Read on to discover the common problems that can develop in water heaters, and to find out (how to flush a hot water heater).
Why Would You Need to Flush a Hot Water Heater?
Flushing a water heater provides a basic reset of the appliance’s heating process—and can help clean out buildup that may be affecting its performance. Typically, a water heater may need to be flushed due to the following reasons:
- To remove sediment buildup from inside the water heater. This is the most common reason to flush out a water heater.
- To eliminate mineral scale buildup. This buildup can accumulate faster if your water heater is fed by a hard water source.
- To improve heating speed. A clean water heater will heat up water faster—which also reduces energy consumption and saves money on your utilities bills.
- To ensure the appliance warranty remains valid. Some water heaters come with a warranty that is invalidated if the homeowner does not maintain regular flushing and cleaning of the appliance.
To benefit from regular maintenance, experts suggest flushing out your water heater every six to 12 months. This will remove sediment on a regular schedule, before it accumulates and causes additional problems in your home.
How to Drain a Water Heater
Before you can flush out the water heater, you need to turn off the appliance and drain the existing water from the tank. Start this process by shutting off the gas supply on a gas water heater, or flipping the power switch on an electric heater.
Once the appliance is off, connect a garden hose to the drain valve and run the hose to a drain in the floor or your home. Open up the drain valve, then remove the hot water pipe at the top of the water heater to ventilate the tank, which will allow it to drain faster. Allow the water heater to fully drain before you begin flushing.
How Do You Flush a Water Heater?
Once the water has been emptied out, the process of (how to flush out a water heater) is quick and easy. With the drain hose still attached, turn on the water and allow it to run for a minute before turning it off. Allow the water to fully drain out of the water tank, then repeat this process again. You should do this several times to flush out the sediment that has accumulated in the water heater. If you suspect significant buildup, or you haven’t flushed out your water heater for more than a year, continue this process until the drainage coming out of your garden hose appears to be clean.

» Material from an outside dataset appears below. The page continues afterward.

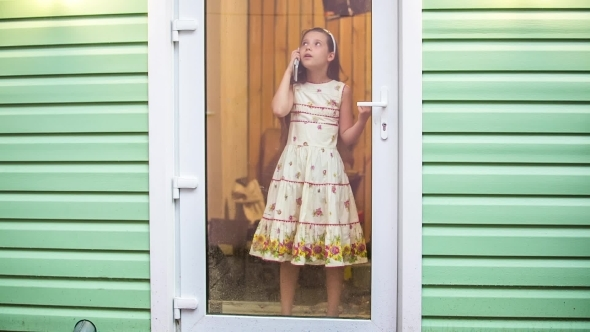 Cute Girl Standing At Door And Talking On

Once you’ve finished flushing the water heater, close the drain valve and remove the garden hose. Replace the hot water pipe and seal it shut, then turn on the water to allow the tank to refill. Once the tank has filled, restore heat to the appliance by flipping the power switch on an electric water heater, or by lighting the pilot light on a gas heater.
Keep in mind that it could take an hour or longer before the water heater is able to fully heat its tank. Make a plan to forego showers or other hot water needs until the heating process is complete.

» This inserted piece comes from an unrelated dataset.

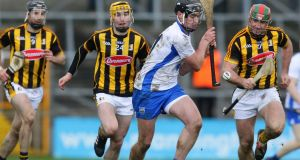 Waterford's Pauric Mahony keeps one step ahead of Kilkenny challengers. Photograph: Ken Sutton/Inpho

After this heating period is finished, check the heat of your water by running one of your hot water faucets. If hot water has returned, the water heater is back to normal. If the water is lukewarm or cold, there may be another problem with your water heater that the flushing was unable to address.

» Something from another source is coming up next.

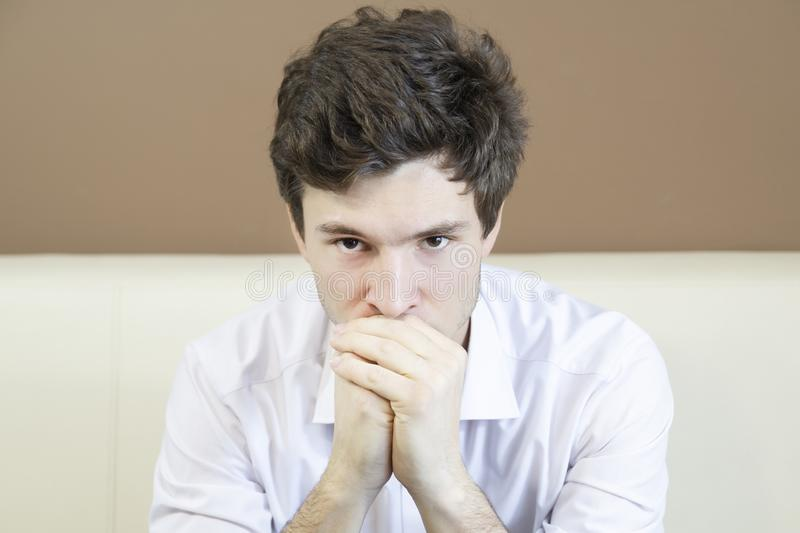 Man sits thoughtfully with folded hands. royalty free stock image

Still Having Problems After You Flush a Water Heater Tank?
While flushing a water heater should fix a lot of problems that may have developed in the appliance, it’s possible that a full drain and flush won’t solve whatever is wrong with your water heater. If this is the case, contact an indoor plumbing specialist to have the water heater thoroughly inspected. This professional can then repair the water heater or recommend a replacement if it’s time to purchase a new one.
By knowing the basic maintenance requirements for your water heater, you can troubleshoot simple problems and save yourself a visit from an expert. Just make sure you know your limits when it comes to DIY repair: when in doubt, call in an expert with the experience you need to solve your water heating problem.